The only catch is that outsourcing vendors know just how difficult it is for customers to actually cut the cord. "Client threats to repatriate or go to RFP [can] ring hollow as vendors recognize that replacing an incumbent is complicated, expensive and risky," says Bob Mathers, senior consultant for Compass Management Consulting.
As a result, many outsourcing customers watch the contract termination date come and go without taking full advantage of the opportunity that accompanies an outsourcing deal's natural end. "Renewing with the existing vendor and taking the nominal discount they offer is quick and relatively risk-free. That's tempting in today's environment and might very well be a reasonable choice," Mathers explains.
"But you've got to do your homework on what other options are available and what you might be leaving on the table."
At the other end of the spectrum, some outsourcing customers get drunk with power as the end of term approaches, and they demand arbitrary, across-the-board rate cuts without considering existing services or business requirements. That can lead to one heck of a hangover.
"If you're demanding aggressive cuts based on intuition or from what you've been told on the seventeenth tee, that can be very dangerous," says Mathers. "If the client drives price cuts to the point that the deal is unprofitable for the vendor, the vendor will not be motivated to deliver quality service, put talented people in place, or be responsive or innovative to client issues."
Any increased influence an outsourcing customer has near the end of a relationship comes not so much from the impending end date, but from an increased understanding of organizational needs and market rates. Knowledge is indeed power. "The true leverage comes from demonstrating that you understand your existing situation, have explored alternatives, and are willing to pursue them if necessary," Mathers says.
While the wholesale shift of IT support to another vendor or back in-house is rare, splitting up large agreements among multiple providers is not. The vendors know this and should be open to discussions about taking on discrete pieces of the larger outsourcing pie. "Demonstrating that you are seriously looking at these options is the first step to gaining some leverage in discussions," says Mathers of Compass.
On the flip side, smart IT executives will also examine where expanding the scope of the deal might make sense. "It's about the carrots as well as the sticks," adds Mathers.
Best practices for negotiating outsourcing contracts about to expire
1. Baseline existing operations. "This gives you a stake in the ground to show you where you are with respect to the market, leading practices and business priorities," says Mathers. Ideally this work should begin 18 to 24 months before the end of a deal.
2. Create a sourcing strategy. Use the baseline data to define current and future needs and evaluate the various options available (renewing the contract, splitting it into pieces, repatriating the work) in terms of benefits, risk, price, and change management issues. Do this at least a year before the contract's end date to give yourself enough time for renewal negotiations and an RFP process, if necessary. "Waiting until it is too late means rushing through the process, which always benefits the vendor," Mathers says.

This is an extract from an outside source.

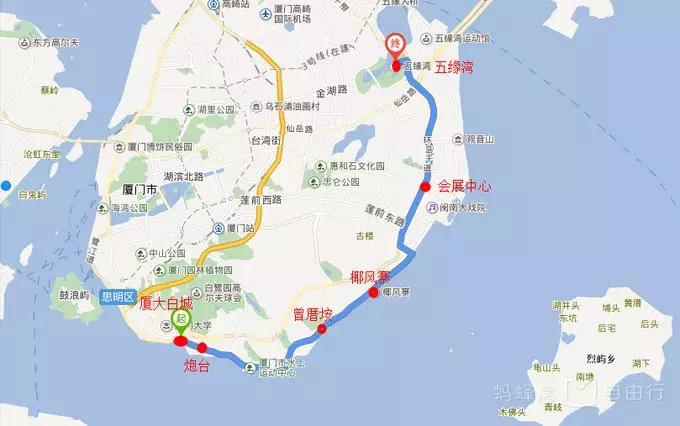 哄女友开心的绝招,哄女朋友的旅游攻略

3. Be specific. Everybody wants lower costs and better service. When it comes time to talk turkey with the vendor, create specific targets for improvements, such as reducing storage costs by 15 per cent to align with market standards.

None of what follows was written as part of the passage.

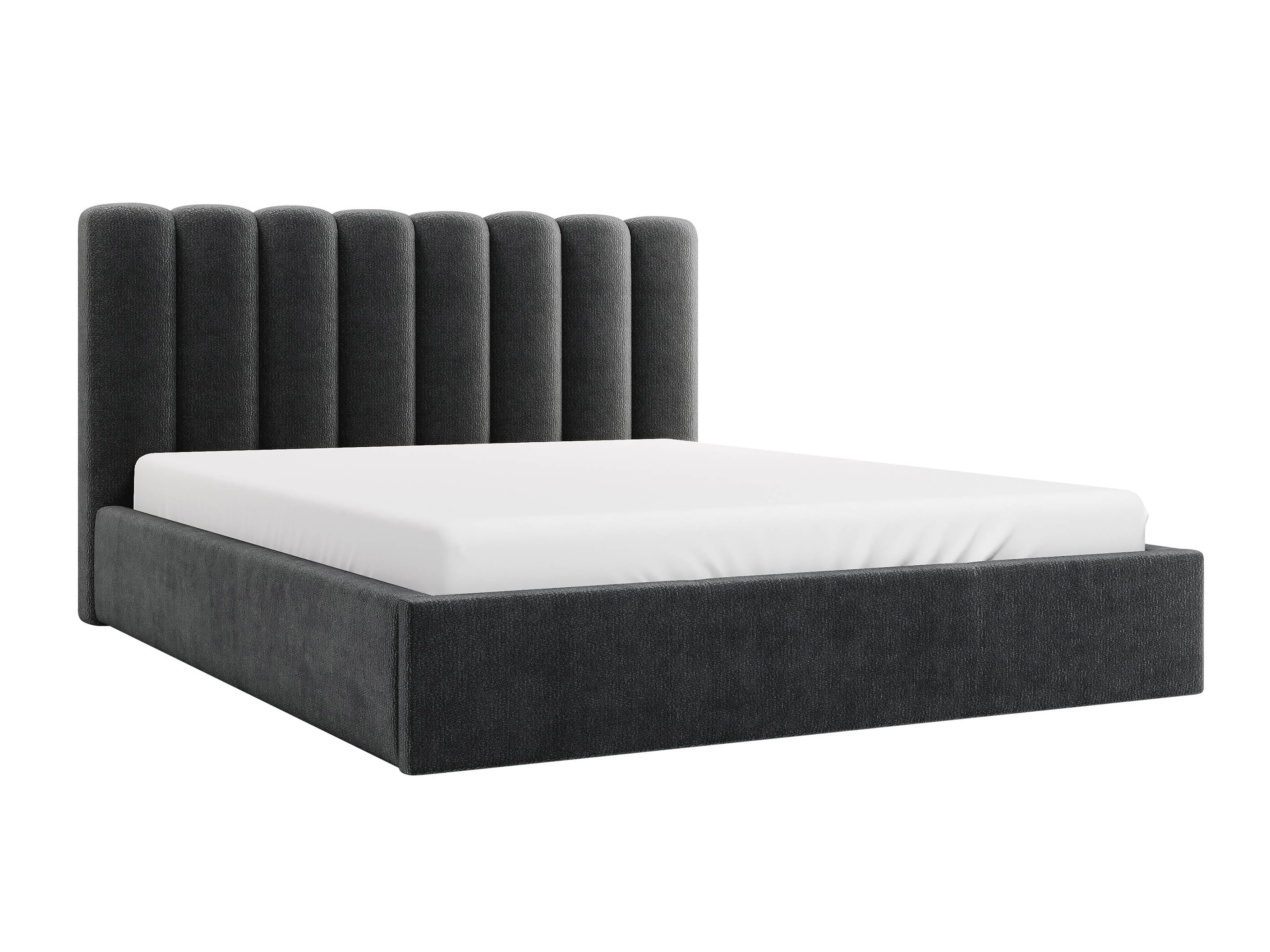 Pat ComfiDream Stylos (Margo 227.09)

4. Define alternatives. Have a response ready if the vendor is unwilling to address requested improvements in specific towers of services.
5. Secure senior-level support. Make sure top executives and board members buy in to your plans. Mather's firm has seen cases where the IT executive managing the relationship works hard to drive improvement and address quality issues during upcoming contract negotiations, only to find out that top executives have already done the deal with a handshake on the golf course.
6. Get serious. Renegotiations at the end of an outsourcing relationship "can help address the issues the client has learned to live with over the life of the agreement," says Mathers. "But it takes work and commitment." Be prepared to follow through on alternatives if the vendor is not responsive.
"The ability to affect change comes from a thoughtful process of defining what you want, evaluating the available options and putting in place a strategy and plan to execute," says Mathers.
"The worst behavior is just not being prepared and assuming that the end of a contract brings with it significant power to negotiate change. It doesn't."